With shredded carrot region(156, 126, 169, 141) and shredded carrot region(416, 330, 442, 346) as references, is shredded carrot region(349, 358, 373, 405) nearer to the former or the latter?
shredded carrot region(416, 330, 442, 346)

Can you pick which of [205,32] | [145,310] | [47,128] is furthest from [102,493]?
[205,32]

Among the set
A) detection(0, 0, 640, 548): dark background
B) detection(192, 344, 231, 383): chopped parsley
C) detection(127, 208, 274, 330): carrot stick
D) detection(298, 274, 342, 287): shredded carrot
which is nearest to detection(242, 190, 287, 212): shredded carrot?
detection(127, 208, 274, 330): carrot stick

******

== Exercise task ==
Copy every row above without changes, from the line holding "Can you pick" through the final row, including both ends.

== Output of the exercise ==
Can you pick which of [205,32] | [145,310] | [47,128] is furthest from [102,493]?
[205,32]

Among the set
A) detection(0, 0, 640, 548): dark background
B) detection(192, 344, 231, 383): chopped parsley
C) detection(127, 208, 274, 330): carrot stick
D) detection(298, 274, 342, 287): shredded carrot
which is nearest to detection(242, 190, 287, 212): shredded carrot?
detection(127, 208, 274, 330): carrot stick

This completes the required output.